Five years ago, the FBI arrested Olympic champion Myriam Bedard, who fled to the United States with her daughter for an indefinite period and did not respond to calls from her ex-husband. She was convicted of international parental child abduction, an offense under the Criminal Code.

The problem is that, unlike the U.S., Japan does not respect the foreign judgments in matters of custody and tolerates parental abduction, even when the father had sole custody of his children. This country is a veritable "black hole", a haven for kidnappers, denounces Bring Abducted Children Home, one of many support groups for parents affected by the inaction of Japan.

In the last four years the number of Canadian, American, French, British, and Australian citizens children taken to Japan by quadrupled, according to American View, a webzine published by the American Embassy in that country.
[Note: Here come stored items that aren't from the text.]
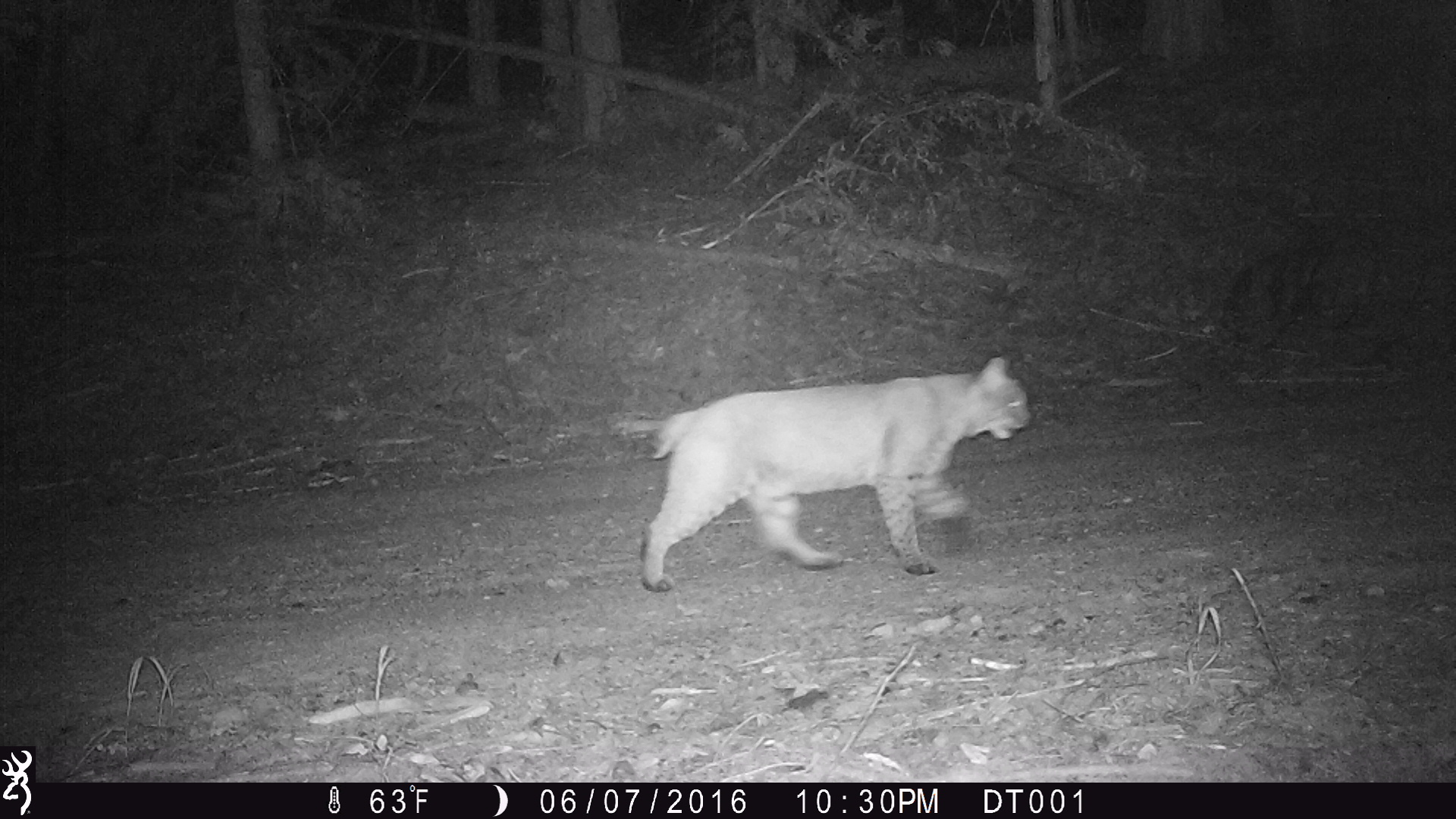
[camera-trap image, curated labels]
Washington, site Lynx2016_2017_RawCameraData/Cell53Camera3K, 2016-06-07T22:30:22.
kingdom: Animalia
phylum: Chordata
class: Mammalia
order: Carnivora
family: Felidae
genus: Lynx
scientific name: Lynx rufus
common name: bobcat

By itself, the Canadian Department of Foreign Affairs handles 33 cases of abduction and custody involving Japan, which represents almost half of the 77 cases of kidnapping of which he is responsible. France, the UK and the United States, there are two to three times more cases. “I help hundreds of other fathers, who are convinced that the authorities can do nothing for them,” says  Californian Eric Kalmus, founder of the Japan Children’s Rights Network.

“The number of cases has exploded since the advent of the internet. Women that abduct help each other online,” he revealed. “They swap tips on networking site Mixi.jp, Facebook Japanese.”

"A truly disastrous situation"

Last year, three French fathers committed suicide a few months apart. “Me too, I thought,” says Christian Larochelle. “If I did not have a son from my previous marriage, I do not know what I would have done…”.

“When I ride alone at night, when I see the moon, that Sophie loved, I can not accept that I'll never do it again.  I won’t ever bring her to the farm or the candy store, I cant go into a party school anymore.”

In March 2010 the situation was a little less desperate. Ten days after the arrival of his daughter in Tokyo, Larochelle had at least received a brief email. And during the first few months, he managed to talk to her every week.

Last September, he found that Sophie’s comprehension of the French language had suffered greatly, she no longer understood him, nor could he comprehend her. Her mother, contrary to what she had promised the court, had not entered Sophie in a French nursery. Since then there is silence. “I call, I write several times a week, there's nothing else I can do,” he said, brandishing the copies of hundreds of attempts to contact her.

The only consolation, due to the Ministry of Foreign Affairs, he knew that Sophie was safe after the earthquake and tsunami of  March 11th.

The assistance of the authorities goes, “Prosecutors have other things to do than fight for the phone calls of 15 minutes advance there. I was told to bring a private complaint. But I'm not brave enough to contend with another refusal. When you pay taxes, and respect the rules, it is desperate to feel so helpless.”

“The father is in a really disastrous situation,” confirms Professor Alain Roy. “It would probably do little good to have a criminal trial against a Japanese citizen that cannot be extradited.”

Should Canadian courts be more cautious about Japan? “Since he could not presume the bad faith of the mother, the court failed to investigate whether Japan was a signatory to the 1980 Hague Convention on Civil Aspects of Internal Child Abduction or not,” said Benedict J. Emery, the lawyer representing Christian Larochelle in his case.

Christian Larochelle is convinced that what happened was "written in heaven." “It was good tour: he said.  Without knowing what would have pleased the judge, we had no idea how to fight . At least other will have case law to help in their fights.”


The information on this website concerns a matter of public interest, and is provided for educational and informational purposes only in order to raise public awareness of issues concerning left-behind parents. Unless otherwise indicated, the writers and translators of this website are not lawyers nor professional translators, so be sure to confirm anything important with your own lawyer.